▶ **TASK STATEMENT**: Write out the records from the line containing "What is the distance" through the line containing "2.58 meters", including both of those lines, and nothing else.

▶ **INPUT MATERIAL**:
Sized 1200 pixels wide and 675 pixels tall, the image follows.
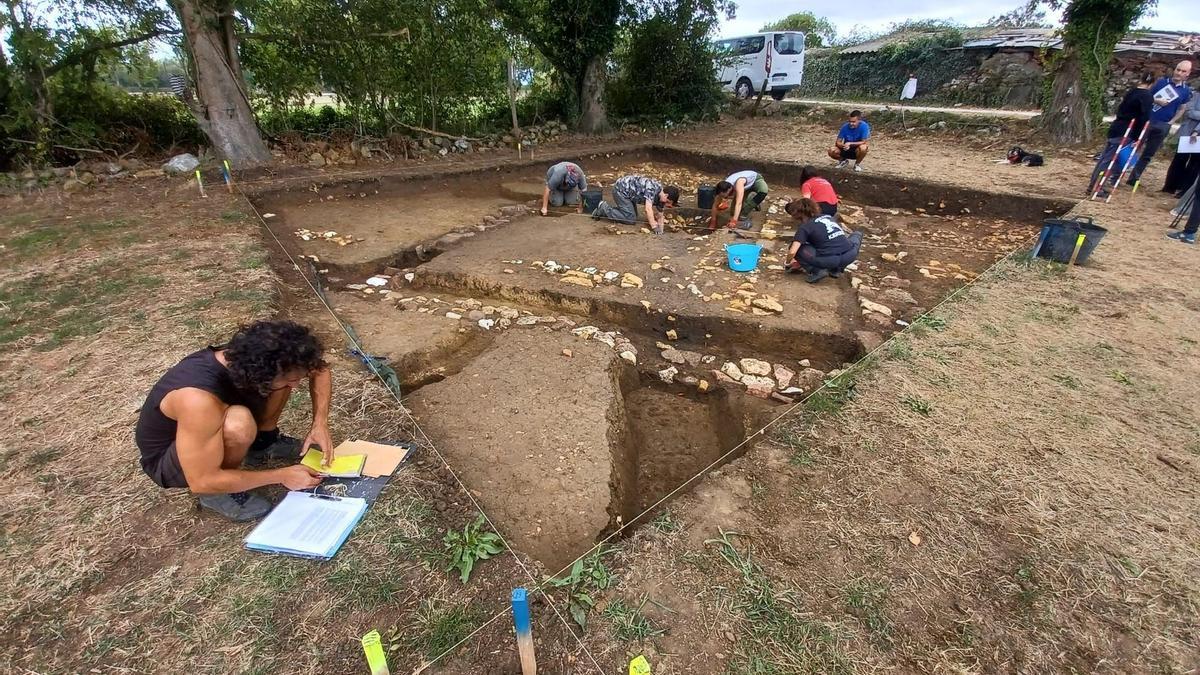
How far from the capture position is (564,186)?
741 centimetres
---
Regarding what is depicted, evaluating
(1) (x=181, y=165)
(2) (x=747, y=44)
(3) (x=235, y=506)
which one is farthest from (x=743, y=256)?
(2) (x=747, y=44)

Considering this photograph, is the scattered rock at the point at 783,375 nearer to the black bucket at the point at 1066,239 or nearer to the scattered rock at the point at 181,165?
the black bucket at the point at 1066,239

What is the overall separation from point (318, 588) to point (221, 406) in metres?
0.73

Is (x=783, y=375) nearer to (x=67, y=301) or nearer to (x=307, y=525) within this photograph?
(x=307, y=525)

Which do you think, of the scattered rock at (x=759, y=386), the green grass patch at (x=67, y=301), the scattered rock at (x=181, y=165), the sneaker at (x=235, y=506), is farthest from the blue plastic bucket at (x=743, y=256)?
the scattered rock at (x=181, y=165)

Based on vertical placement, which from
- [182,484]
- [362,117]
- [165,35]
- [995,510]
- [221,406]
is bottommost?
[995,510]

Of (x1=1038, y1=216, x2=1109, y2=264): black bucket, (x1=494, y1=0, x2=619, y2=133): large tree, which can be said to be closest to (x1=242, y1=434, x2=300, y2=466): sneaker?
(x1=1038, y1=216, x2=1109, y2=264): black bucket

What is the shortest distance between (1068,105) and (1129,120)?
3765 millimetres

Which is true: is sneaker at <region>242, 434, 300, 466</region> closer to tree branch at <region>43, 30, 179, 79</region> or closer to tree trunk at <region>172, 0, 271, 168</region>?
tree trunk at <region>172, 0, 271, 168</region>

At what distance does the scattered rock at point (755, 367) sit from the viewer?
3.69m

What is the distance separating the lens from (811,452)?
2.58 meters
* * *
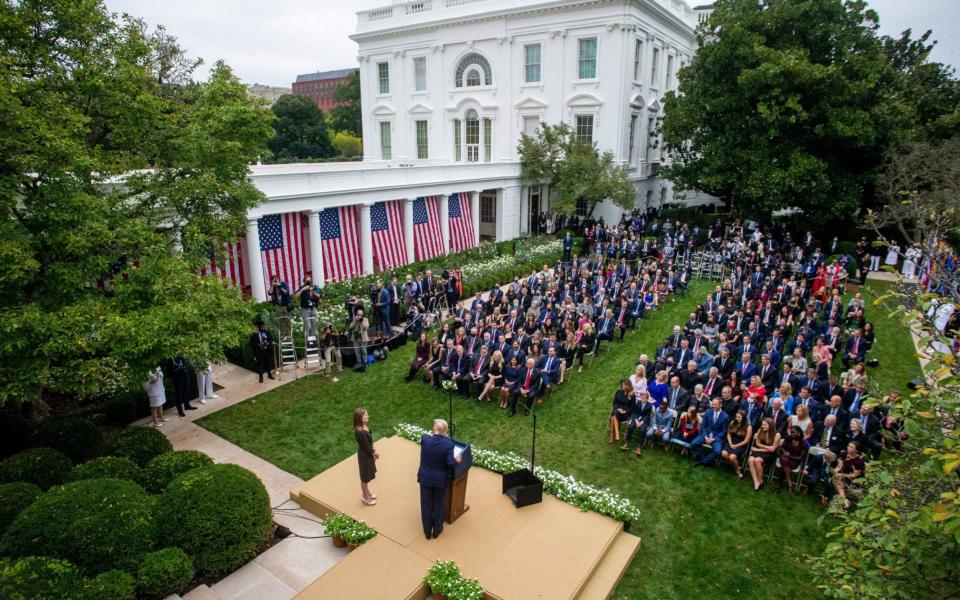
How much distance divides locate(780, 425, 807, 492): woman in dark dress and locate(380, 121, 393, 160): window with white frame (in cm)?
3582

▶ **ANSWER TO THIS EXERCISE**:
What is the distance separating the lens from (811,452)?
2.58 meters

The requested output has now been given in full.